(Dataset excerpts):
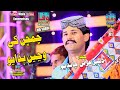 Chamchan Khay Waji Budhayo | Dilbar Urs Chandio | Album 01 | New Song | Wafa Enterprises | دلبر عرس
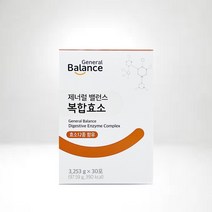 지쿱 제너럴 밸런스 복합효소/국산 곡물효소/영양보충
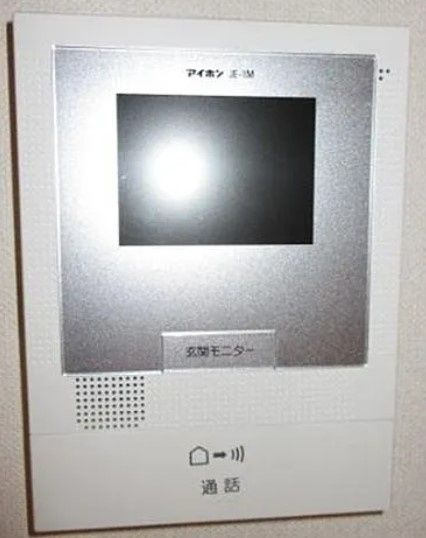 ル・ソレイユのセキュリティ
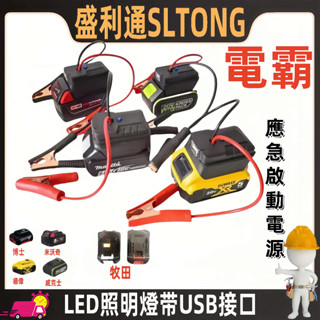 汽車應急啟動電源 搭電器 救車電霸（牧田/得偉/米沃奇/威克士）電瓶搭電器 汽車行動電源 汽車救援行動電源 電霸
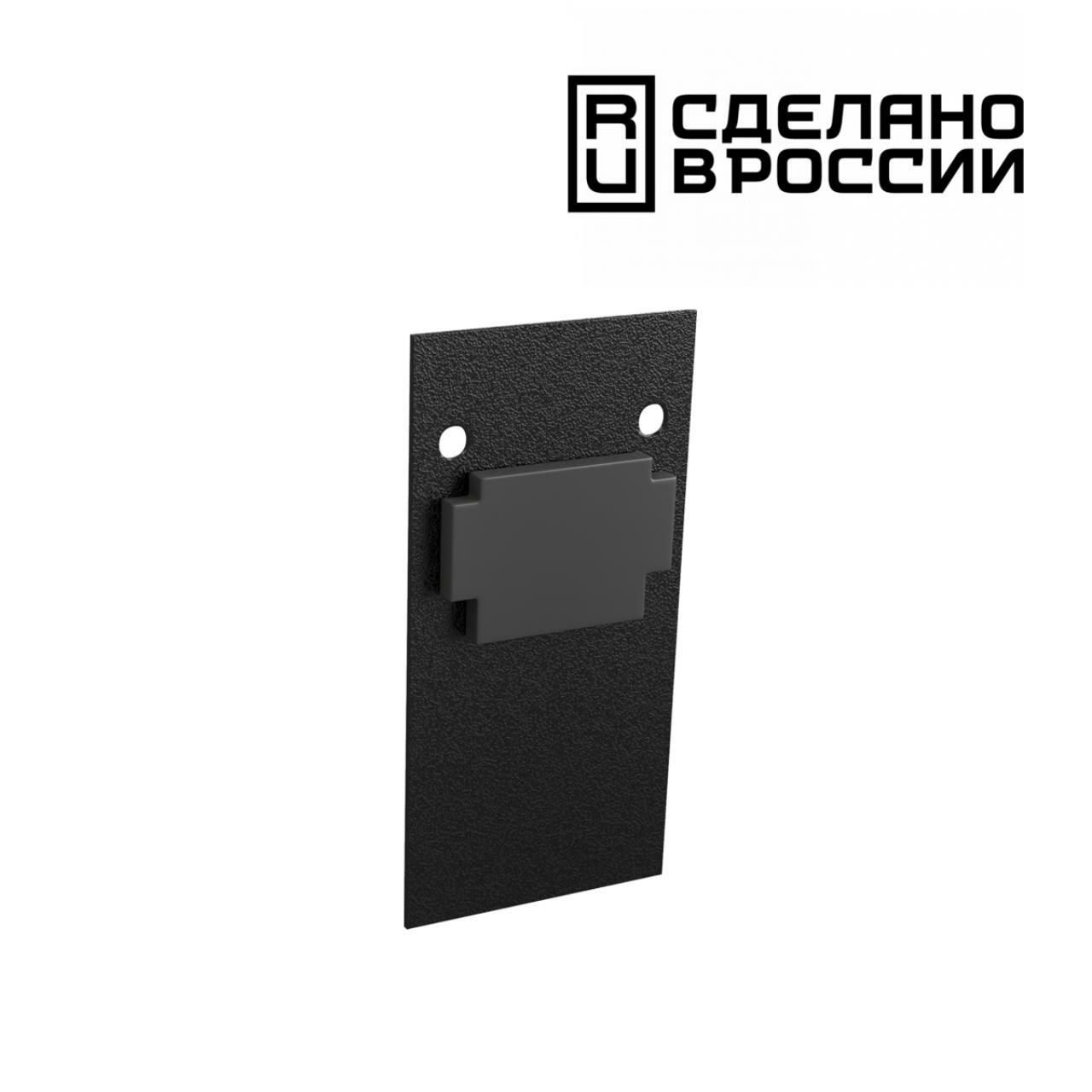 Novotech (2 шт.) Заглушка торцевая Novotech Flum 135158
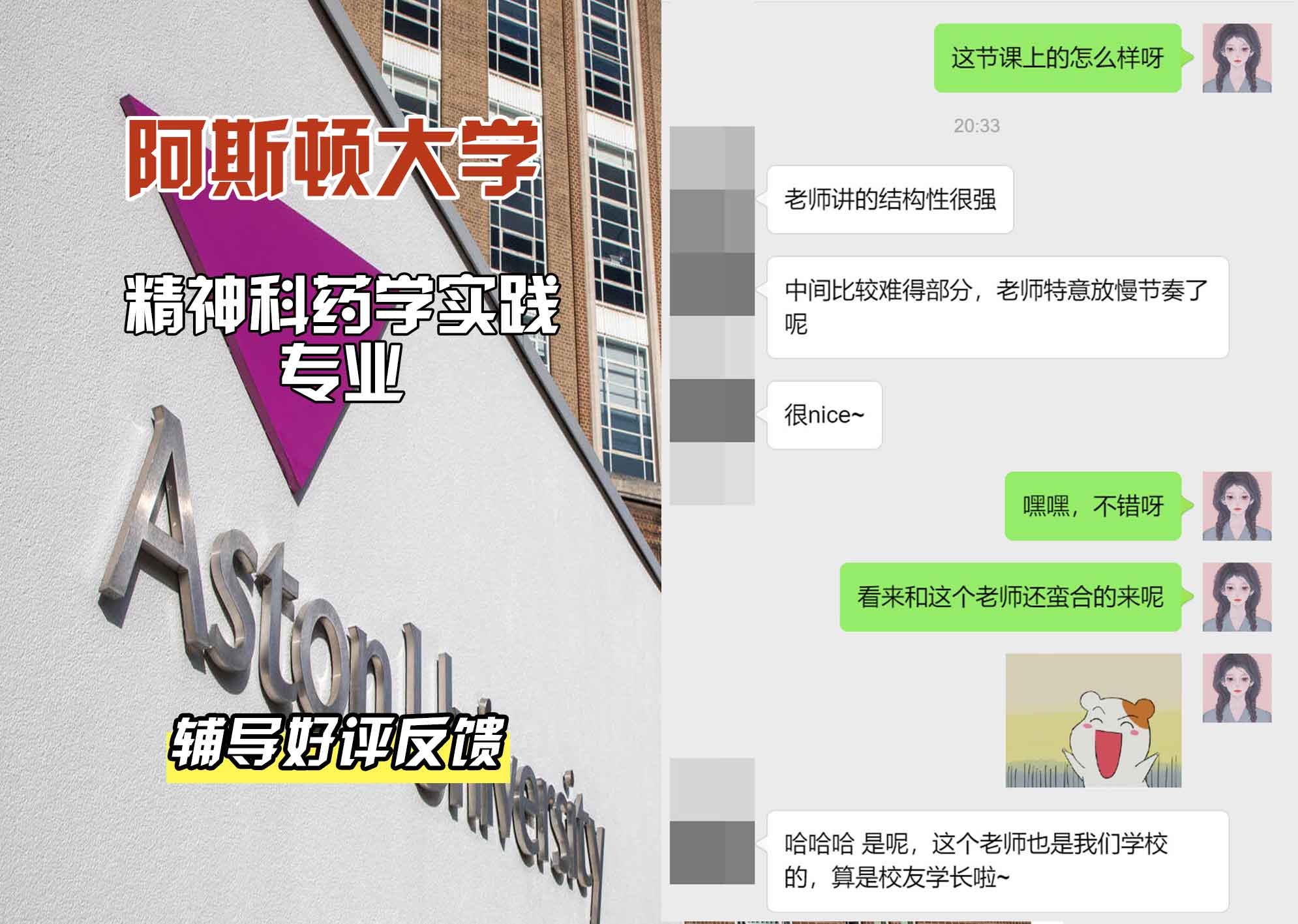 Aston阿斯顿大学精神科药学实践辅导好评反馈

(Work item): Copy the text of every record above word for word, leaving out the pictures.

(Exercise output):
 Chamchan Khay Waji Budhayo | Dilbar Urs Chandio | Album 01 | New Song | Wafa Enterprises | دلبر عرس
 지쿱 제너럴 밸런스 복합효소/국산 곡물효소/영양보충
 ル・ソレイユのセキュリティ
 汽車應急啟動電源 搭電器 救車電霸（牧田/得偉/米沃奇/威克士）電瓶搭電器 汽車行動電源 汽車救援行動電源 電霸
 Novotech (2 шт.) Заглушка торцевая Novotech Flum 135158
 Aston阿斯顿大学精神科药学实践辅导好评反馈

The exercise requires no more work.